— Пане, пане!—кричитъ голосомъ стараго Богдана.—Ой, пане, отвори скорѣй! Вражій козакъ лихо задумалъ, видно: твоего коня въ лѣсъ отпустилъ.
Не успѣлъ старикъ договорить, кто-то его сзади схватилъ. Испугался я, слышу—что-то упало…
Отворилъ панъ двери, съ рушницей выскочилъ, а ужъ въ сѣняхъ Романъ его захватилъ, да прямо за чубъ, да объ землю…
Вотъ, видитъ панъ, что ему лихо, и говоритъ:
— Ой, отпусти, Рома̀сю! Такъ-то ты мое добро помнишь?
А Романъ ему отвѣчаетъ:
— Помню я, вражій пане, твое добро и до меня, и до моей жинки. Вотъ-же я тебѣ теперь за добро заплачу…
А панъ говоритъ опять:
— Заступись, Опанасъ, мой вѣрный слуга! Я-жъ тебя любилъ, какъ родного сына.
А Опанасъ ему отвѣчаетъ:
— Ты своего вѣрнаго слугу прогналъ, какъ собаку. Любилъ меня такъ, какъ палка любитъ спину, а теперь такъ любишь, какъ спина палку… Я-жъ тебя просилъ и молилъ,—ты не послушался…
Вотъ сталъ панъ тутъ и Оксану просить:
— Заступись ты, Оксана, у тебя сердце доброе.
Выбѣжала Оксана, всплеснула руками:
— Я-же тебя, пане, просила, въ ногахъ валялась: пожалѣй мою дѣвичью красу, не позорь меня, мужнюю жену. Ты-же не пожалѣлъ, а теперь самъ просишь… Охъ, лишенько мнѣ, что-же я сдѣлаю?
— Пустите,—кричитъ опять панъ,—за меня вы всѣ погинете въ Сибири…

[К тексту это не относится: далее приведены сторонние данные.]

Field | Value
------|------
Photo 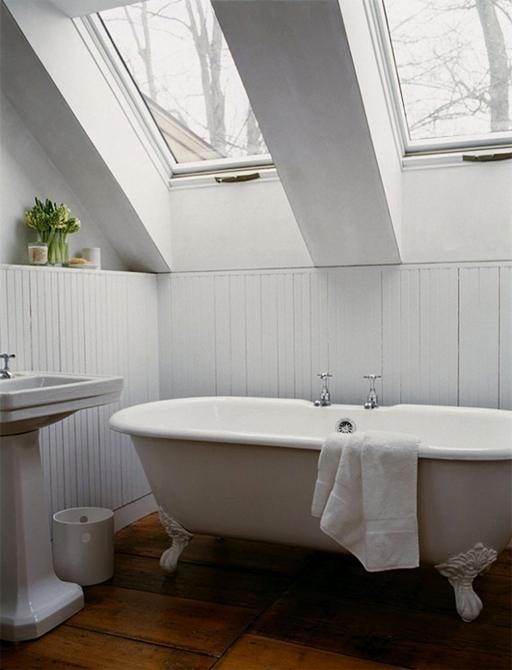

— Не печалься за насъ, пане,—говоритъ Опанасъ:—Романъ будетъ на болотѣ раньше твоихъ доѣзжачихъ, а я, по твоей милости, одинъ на свѣтѣ, мнѣ о своей головѣ думать не долго. Вскину рушницу за плечи и пойду себѣ въ лѣсъ… Наберу проворныхъ хлопцевъ и будемъ гулять… Изъ лѣсу станемъ выходить ночью на дорогу, а когда въ село забредемъ, то прямо въ панскія хоромы. Эй, подымай, Рома̀сю, пана, вынесемъ его милость на дождикъ.
Забился тутъ панъ, закричалъ, а Романъ только ворчитъ про себя, какъ медвѣдь, а козакъ насмѣхается. Вотъ и вышли.
А я испугался, кинулся въ хату и прямо къ Оксанѣ. Сидитъ моя Оксана на лавкѣ—бѣлая, какъ стѣна…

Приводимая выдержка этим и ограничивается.